Non c’è bisogno di applicare tutti i quattro passaggi in ogni situazione. Però si può usare su se stessi gli stessi quattro passaggi, per fare chiarezza sui propri bisogni e decidere come agire con intelligenza. Per esempio, se in una situazione in cui si è alterati, un approccio può essere quello di rimproverare se stessi o altre persone: “Queste persone sono degli idioti! Non si accorgono che stanno rovinando il loro stesso progetto con la loro ristrettezza di vedute?”. Invece, un dialogo interiore nonviolento potrebbe assomigliare a questo: “Gli altri colleghi non erano convinti. Non credo che abbiano ascoltato la mia argomentazione. Mi sento alterato perché non vengo ascoltato nel modo in cui ho bisogno. Voglio il rispetto che accompagna l’ascolto e l’approvazione delle ragioni del mio progetto. Come posso ottenere quel rispetto? Forse non da questa squadra. Oppure potrei parlare con ognuno singolarmente, quando la conversazione non è così accesa, e vedere come vanno le cose in questo modo.

La più alta espressione dell’empatia è nell’accettare e non giudicare. (Carl Rogers)

Secondo Marshall Rosenberg il linguaggio e il modo in cui usiamo le parole hanno un ruolo cruciale nel riuscire a rimanere collegati empaticamente a noi stessi e agli altri. La comunicazione nonviolenta funziona come processo per la risoluzione dei conflitti, è un processo di confronto utile trovare maggiore autenticità nella comunicazione, una maggiore comprensione, connessioni più profonde, vicinanza con l’altro. Essa si concentra su tre aspetti della comunicazione:

  • l’auto-empatia riguarda il modo con cui trattiamo noi stessi. Ricordarsi di essere speciali; valutare noi stessi, senza giudicarci, quando siamo abbiamo sbagliato, comprendendo che in quel caso non stiamo attendendo ai nostri bisogni, e non stiamo agendo per soddisfare i propri desideri. Quando ascoltiamo noi stessi con empatia possiamo intendere il bisogno sottostante, a questo punto possiamo perdonare noi stessi, poiché nella scelta sbagliata vediamo il tentativo di “servire la vita”. Un’ultima cosa Rosemberg dice “non fare nulla che non sia un gioco” ovvero fare scelte motivate dai nostri desideri, nel bisogno di arricchire la vita non nella vergogna nel senso di colpa, nel dovere, nella paura.

  • l’empatia ovvero l’ascolto di un altro con profonda partecipazione, questo ci permette di essere vulnerabili, di ridurre la violenza potenziale, ci aiuta ad ascoltare i no senza sentirlo come un rifiuto, ravvivare una conversazione spenta sintonizzandoci sui nostri bisogni e sui bisogni dell’altro.

  • auto-espressione onesta: l’esprimersi autenticamente in modo da ispirare vicinanza ed empatia negli altri.
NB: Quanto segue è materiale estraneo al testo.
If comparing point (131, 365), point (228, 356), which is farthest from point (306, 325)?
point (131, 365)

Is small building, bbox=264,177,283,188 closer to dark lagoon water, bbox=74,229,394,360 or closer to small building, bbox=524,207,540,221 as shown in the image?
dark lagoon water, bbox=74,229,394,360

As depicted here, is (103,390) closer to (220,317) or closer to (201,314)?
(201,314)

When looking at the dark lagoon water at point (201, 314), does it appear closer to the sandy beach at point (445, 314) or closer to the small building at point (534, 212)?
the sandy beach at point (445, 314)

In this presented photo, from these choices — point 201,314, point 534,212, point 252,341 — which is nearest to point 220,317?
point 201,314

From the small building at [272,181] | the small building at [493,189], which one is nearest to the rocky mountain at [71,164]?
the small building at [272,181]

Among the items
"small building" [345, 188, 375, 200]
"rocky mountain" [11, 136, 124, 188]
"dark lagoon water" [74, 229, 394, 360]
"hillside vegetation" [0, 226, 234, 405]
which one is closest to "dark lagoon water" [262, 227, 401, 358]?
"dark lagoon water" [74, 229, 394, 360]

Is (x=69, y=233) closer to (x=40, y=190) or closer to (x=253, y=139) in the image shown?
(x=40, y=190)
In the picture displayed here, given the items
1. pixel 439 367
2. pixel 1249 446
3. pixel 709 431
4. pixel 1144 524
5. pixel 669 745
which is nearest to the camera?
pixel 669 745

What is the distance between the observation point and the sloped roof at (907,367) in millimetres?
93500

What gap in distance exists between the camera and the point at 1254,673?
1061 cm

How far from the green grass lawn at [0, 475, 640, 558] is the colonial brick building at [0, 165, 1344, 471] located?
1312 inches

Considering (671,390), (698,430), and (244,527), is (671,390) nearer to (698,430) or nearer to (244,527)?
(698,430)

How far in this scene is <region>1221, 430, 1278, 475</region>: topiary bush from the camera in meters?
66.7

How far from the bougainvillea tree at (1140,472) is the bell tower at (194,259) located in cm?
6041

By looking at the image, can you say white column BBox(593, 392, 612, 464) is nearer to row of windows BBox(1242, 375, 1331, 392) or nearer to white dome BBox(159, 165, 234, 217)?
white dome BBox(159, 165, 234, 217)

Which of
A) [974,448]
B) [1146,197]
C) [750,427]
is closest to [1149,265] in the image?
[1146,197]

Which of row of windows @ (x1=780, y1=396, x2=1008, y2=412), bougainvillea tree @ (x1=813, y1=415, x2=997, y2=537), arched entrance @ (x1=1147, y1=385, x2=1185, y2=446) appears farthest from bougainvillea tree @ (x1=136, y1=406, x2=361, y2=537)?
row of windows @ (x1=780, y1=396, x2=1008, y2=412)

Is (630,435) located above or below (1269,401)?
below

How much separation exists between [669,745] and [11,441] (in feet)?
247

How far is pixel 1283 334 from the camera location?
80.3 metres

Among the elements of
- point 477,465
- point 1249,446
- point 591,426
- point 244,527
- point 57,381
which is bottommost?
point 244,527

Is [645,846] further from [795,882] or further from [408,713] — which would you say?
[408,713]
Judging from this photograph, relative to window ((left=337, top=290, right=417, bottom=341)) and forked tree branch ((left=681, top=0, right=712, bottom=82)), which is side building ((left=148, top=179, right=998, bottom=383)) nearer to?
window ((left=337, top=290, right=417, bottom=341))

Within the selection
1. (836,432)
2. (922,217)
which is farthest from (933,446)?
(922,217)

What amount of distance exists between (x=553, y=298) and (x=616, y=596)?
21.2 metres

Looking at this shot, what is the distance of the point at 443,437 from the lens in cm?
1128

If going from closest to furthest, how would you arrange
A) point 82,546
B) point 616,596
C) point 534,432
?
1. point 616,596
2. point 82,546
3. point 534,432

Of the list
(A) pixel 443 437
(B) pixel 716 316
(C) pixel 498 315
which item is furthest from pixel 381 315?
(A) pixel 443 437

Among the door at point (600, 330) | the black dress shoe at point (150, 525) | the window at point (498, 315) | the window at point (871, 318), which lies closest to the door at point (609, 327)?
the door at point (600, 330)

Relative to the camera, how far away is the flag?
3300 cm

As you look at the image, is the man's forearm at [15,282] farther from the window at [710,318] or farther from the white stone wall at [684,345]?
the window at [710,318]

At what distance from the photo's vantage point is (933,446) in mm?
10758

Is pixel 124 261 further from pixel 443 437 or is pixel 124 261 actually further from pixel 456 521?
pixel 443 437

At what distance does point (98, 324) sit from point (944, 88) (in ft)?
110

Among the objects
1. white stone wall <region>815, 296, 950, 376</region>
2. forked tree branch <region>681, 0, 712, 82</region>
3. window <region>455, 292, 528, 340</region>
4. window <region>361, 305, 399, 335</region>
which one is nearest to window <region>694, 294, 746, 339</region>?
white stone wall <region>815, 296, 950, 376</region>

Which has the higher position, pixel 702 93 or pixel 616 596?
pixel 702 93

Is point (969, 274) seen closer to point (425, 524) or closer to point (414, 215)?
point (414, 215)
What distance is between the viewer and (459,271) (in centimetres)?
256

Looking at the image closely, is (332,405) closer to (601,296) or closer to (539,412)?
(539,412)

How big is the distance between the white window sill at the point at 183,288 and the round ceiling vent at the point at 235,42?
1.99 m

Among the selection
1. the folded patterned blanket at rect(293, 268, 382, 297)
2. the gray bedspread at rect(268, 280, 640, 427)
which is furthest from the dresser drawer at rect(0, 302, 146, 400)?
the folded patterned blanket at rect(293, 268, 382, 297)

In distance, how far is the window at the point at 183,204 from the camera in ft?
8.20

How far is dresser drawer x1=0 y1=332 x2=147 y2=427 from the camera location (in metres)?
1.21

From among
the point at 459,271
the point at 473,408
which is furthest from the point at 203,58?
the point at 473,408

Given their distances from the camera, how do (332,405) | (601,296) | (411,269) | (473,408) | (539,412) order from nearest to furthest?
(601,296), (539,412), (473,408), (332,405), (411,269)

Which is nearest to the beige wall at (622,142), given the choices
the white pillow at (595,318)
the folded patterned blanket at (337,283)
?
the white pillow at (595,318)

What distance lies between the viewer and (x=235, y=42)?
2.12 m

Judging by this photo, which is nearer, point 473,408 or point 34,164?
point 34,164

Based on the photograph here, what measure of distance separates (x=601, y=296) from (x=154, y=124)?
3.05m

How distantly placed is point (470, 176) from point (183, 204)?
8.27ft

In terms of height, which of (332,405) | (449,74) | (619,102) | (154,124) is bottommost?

Esprimere la propria rabbia distinguendo lo stimolo dalla causa. Il comportamento altrui infatti, può essere uno stimolo per i nostri sentimenti non la causa, che resta il nostro bisogno. Utilizzare la forza in senso protettivo per prevenire un infortunio o un’ingiustizia ad esempio.

La comunicazione nonviolenta si basa sull’idea che tutti gli esseri umani hanno la capacità di compassione e ricorrono alla violenza o a un comportamento che danneggia gli altri quando non riconoscono le strategie più efficaci per soddisfare i propri bisogni. Le abitudini di pensare e di parlare che portano all’uso della violenza (psicologica e fisica) sono apprese attraverso la cultura non sono innate nell’uomo. Non sempre quando si crea empatiasi riesce a capire qual è la sensazione o il bisogno di una persona. Ascoltare con il desiderio di comprendere, senza criticare, giudicare, analizzare, consigliare né discutere, molto spesso porterà l’altra persona ad aprirsi di più, così si ottiene una percezione migliore e differente di quanto sta accadendo. Il genuino interesse nelle sensazioni e nei bisogni che guidano le azioni di ogni altra persona conducono ad una maggiore comprensione dell’altro. Spesso, il condividere con sincerità le proprie sensazioni e i propri bisogni, aiuta l’altro ad aprirsi.

In questo breve articolo ho delineato in maniera sintetica i principi della comunicazione non violenta,  ma è solo una introduzione all’argomento, per approfondire suggerisco la lettura del libro di Marshall Rosenberg: Le parole sono finestre (oppure muri). Introduzione alla comunicazione nonviolenta, edizioni Esserci.